More than 40 other letters, many of which she had asked to be destroyed in her will, show her fighting off feelings of "darkness" and torture." During that time period, Mother Teresa did not feel God "in her heart or in the eucharist."
"Lord, my God, you have thrown me away as unwanted - unloved. I call, I cling, I want, and there is no one to answer, no, no one. Alone. Where is my faith? Even deep down right in there, there is nothing. I have no faith. I dare not utter the words and thoughts that crowd in my heart."
She added: "I am told God loves me, and yet the reality of the darkness and coldness and emptiness is so great that nothing touches my soul. Did I make a mistake in surrendering blindly to the Call of the Sacred Heart?"
She even compared her problems to hell and admitted that she had begun to doubt the existence of heaven and God.
"The smile," she wrote, "is a mask or a cloak that covers everything. I spoke as if my very heart was in love with God, a tender personal love. If you were there you would have said, 'What hypocrisy'."
Feeling the absense of God is a lot more common in the spiritual tradition than an abiding, non-wavering belief. The poet and Benedictine monk, Kilian McDonnell writes of the common experience of those who, as he puts it, "remember the early days when prayer was sometimes filled with delight," but now feel as if they are "dying in the Sahara, no longer thirsty for God." Still, he adds, they "faithfully search for God, still pray, while wondering if there is anyone out there. Not a piece of God's candy for years." The wonder is in the waiting, which is not passive, but watchful: at its core is an invincible hope.
The waiting. The hope. Bits of candy along the way. Thrown out from a passing clown in a parade? I wonder if there is a way to encourage the candy-throwing. My concept of God is still not well-formed, but I am definitely on a path of discovery and candy-catching.

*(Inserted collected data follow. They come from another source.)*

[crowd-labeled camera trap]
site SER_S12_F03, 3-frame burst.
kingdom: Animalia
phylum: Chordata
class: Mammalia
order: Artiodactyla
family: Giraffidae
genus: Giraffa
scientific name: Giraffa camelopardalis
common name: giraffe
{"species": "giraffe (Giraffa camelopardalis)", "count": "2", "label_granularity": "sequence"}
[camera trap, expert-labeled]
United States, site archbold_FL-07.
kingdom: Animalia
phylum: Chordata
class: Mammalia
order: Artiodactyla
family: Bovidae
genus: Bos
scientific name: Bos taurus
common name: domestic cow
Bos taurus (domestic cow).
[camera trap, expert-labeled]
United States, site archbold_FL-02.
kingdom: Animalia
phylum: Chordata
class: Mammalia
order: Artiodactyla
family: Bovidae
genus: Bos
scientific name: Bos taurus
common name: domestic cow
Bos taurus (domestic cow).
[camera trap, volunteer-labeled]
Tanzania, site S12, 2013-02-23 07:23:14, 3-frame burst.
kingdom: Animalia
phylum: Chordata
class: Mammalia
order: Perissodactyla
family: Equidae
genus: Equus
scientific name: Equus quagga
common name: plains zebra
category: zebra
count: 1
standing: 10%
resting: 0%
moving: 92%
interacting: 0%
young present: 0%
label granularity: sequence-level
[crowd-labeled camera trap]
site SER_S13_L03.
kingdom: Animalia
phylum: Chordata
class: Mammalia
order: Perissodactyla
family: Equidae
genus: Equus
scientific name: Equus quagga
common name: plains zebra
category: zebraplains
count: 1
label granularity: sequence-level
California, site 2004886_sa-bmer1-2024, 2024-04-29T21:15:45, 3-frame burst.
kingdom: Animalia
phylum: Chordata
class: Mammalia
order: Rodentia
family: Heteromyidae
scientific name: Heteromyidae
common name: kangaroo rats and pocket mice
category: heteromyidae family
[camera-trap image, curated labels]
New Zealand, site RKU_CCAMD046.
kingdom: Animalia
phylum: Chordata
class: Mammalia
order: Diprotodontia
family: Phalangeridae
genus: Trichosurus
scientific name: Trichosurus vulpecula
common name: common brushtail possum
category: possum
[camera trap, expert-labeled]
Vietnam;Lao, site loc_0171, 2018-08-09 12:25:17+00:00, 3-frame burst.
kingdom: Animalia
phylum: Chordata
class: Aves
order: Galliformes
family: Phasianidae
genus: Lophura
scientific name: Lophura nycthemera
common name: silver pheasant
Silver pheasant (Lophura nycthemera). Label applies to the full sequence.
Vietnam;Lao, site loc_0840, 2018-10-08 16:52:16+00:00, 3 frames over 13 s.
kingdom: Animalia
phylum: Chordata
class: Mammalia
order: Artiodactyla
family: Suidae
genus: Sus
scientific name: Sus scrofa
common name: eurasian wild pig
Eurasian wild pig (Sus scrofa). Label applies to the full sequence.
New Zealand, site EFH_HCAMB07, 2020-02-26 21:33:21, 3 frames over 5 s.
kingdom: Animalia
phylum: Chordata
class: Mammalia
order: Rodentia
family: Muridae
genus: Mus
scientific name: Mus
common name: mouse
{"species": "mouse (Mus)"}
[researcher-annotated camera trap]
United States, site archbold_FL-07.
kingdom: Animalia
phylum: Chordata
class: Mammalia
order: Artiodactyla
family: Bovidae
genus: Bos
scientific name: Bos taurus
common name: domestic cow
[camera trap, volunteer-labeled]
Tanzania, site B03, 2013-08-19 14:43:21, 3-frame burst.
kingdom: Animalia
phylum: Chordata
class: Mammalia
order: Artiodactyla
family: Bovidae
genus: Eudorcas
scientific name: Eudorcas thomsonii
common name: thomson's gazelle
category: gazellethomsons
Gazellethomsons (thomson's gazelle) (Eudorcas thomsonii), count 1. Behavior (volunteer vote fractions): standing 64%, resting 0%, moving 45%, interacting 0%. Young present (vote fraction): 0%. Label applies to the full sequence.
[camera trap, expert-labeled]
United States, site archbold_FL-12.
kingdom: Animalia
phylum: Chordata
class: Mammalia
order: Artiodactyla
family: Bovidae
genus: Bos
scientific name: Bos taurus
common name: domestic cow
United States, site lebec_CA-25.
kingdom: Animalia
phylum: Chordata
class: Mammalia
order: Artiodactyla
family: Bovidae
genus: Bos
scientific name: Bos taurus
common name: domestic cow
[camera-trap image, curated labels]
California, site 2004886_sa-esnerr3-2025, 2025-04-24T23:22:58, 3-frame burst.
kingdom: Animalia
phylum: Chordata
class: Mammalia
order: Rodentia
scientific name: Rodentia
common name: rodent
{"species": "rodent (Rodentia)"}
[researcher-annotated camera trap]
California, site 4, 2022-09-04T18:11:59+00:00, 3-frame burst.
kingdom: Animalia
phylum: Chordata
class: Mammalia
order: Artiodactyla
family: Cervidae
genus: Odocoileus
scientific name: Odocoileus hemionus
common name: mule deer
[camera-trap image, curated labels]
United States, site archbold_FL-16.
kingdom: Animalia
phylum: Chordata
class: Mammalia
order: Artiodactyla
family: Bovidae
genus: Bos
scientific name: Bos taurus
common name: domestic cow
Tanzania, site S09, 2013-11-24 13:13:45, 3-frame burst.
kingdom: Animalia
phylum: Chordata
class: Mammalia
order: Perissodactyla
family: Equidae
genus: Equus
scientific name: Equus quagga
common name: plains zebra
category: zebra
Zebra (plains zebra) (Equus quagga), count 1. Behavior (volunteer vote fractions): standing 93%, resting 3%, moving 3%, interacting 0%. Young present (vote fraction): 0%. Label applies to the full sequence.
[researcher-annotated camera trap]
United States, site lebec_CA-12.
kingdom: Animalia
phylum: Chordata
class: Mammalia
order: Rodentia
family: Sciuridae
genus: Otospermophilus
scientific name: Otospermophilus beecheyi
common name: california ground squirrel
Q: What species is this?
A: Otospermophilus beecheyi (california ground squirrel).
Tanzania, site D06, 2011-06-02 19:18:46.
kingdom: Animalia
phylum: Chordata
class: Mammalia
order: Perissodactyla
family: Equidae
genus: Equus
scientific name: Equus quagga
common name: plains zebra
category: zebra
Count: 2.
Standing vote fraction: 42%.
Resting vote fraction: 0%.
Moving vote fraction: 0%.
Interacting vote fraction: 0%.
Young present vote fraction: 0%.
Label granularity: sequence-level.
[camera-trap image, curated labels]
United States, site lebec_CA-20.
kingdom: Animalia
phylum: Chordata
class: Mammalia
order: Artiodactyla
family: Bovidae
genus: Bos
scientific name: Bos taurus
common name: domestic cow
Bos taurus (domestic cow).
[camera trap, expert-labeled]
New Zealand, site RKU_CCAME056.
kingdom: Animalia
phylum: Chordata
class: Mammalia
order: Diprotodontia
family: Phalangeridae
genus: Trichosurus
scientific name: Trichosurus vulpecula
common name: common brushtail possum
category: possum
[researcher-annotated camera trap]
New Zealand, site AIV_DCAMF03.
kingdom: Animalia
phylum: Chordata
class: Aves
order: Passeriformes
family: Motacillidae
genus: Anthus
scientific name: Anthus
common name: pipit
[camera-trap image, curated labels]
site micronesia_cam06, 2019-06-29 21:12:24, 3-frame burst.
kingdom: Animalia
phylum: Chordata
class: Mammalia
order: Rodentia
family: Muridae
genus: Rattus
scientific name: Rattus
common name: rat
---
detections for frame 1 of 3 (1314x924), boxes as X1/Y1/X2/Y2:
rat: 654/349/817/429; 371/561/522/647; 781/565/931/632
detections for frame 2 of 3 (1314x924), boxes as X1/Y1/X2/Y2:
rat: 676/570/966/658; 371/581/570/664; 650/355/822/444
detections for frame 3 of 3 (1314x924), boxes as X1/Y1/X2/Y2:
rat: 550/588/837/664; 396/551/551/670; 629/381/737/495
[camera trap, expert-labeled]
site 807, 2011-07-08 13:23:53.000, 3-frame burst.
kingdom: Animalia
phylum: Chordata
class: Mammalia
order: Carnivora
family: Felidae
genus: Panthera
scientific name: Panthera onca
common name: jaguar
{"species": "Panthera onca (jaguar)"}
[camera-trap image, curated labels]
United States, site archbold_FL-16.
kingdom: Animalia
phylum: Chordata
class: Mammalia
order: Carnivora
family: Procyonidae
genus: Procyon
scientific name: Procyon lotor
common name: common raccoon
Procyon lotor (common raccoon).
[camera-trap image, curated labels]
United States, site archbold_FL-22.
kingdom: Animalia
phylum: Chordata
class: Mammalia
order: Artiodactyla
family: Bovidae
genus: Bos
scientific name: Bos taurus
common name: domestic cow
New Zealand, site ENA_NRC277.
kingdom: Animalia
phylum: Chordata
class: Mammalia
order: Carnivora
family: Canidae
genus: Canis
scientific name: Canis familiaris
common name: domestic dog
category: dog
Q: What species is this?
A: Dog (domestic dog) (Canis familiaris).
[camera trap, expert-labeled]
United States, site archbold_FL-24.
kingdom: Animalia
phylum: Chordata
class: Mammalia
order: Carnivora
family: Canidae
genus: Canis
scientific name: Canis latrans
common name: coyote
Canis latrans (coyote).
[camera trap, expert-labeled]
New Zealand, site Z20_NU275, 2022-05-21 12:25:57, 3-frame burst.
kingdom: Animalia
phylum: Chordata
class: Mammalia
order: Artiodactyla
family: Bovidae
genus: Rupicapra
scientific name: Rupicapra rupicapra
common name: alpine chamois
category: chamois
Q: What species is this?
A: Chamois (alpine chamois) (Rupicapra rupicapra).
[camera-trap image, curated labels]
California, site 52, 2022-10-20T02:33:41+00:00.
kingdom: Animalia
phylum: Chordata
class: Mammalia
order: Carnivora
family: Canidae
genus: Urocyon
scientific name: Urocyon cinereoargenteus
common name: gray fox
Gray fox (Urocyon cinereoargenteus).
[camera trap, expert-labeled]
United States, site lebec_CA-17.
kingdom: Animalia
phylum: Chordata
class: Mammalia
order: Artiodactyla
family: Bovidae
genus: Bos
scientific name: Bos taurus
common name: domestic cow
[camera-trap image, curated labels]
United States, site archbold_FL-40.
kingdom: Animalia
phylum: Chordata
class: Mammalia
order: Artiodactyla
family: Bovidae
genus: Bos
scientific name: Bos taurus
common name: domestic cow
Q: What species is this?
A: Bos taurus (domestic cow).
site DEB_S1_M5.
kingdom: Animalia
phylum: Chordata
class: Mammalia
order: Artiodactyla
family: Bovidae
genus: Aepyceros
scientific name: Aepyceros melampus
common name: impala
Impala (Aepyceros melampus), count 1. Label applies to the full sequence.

Twenty-two years ago I started keeping a little notebook of gratitude which provided 'sweet' awareness of continued blessings. Here are some of the entries:
May 18 - Thank you for the blue skirt, green pants, shorts, blouse. Such abundance, comfort (I can't imagine being comforted by green pants today).
May 19 - Thank you for the visit from Columb last night. Kindred spirit - spiritual break-through. Thank you for guiding me to wonderful books.
May 20 - Thank you for the insight into the physical world I had today. Every action involving something material is symbolic. We live in the world. The earth makes us dirty. We sweat. When we bathe, we remove the things of the world. We are cleansed. I'm going to try to see the meaning daily of removing the stains of my life.
May 22 - Thank you for the Woman's Conference and especially the guided meditation. New ideas. Great possibilities. Choices. Adventures.
May 25 - Got shoes for all three children. Casually mentioned there should be a group discount and the salesman gave it to me. Thank you.
June 8 - Started my period. Thank you.
That was 1988. I think in 2010 I am going to make a conscious effort to see and eat God's candy through gratitude. Already, I am grateful I have an income and excellant health and wonderful friends. There's so much more, I'll have to get another little green notebook.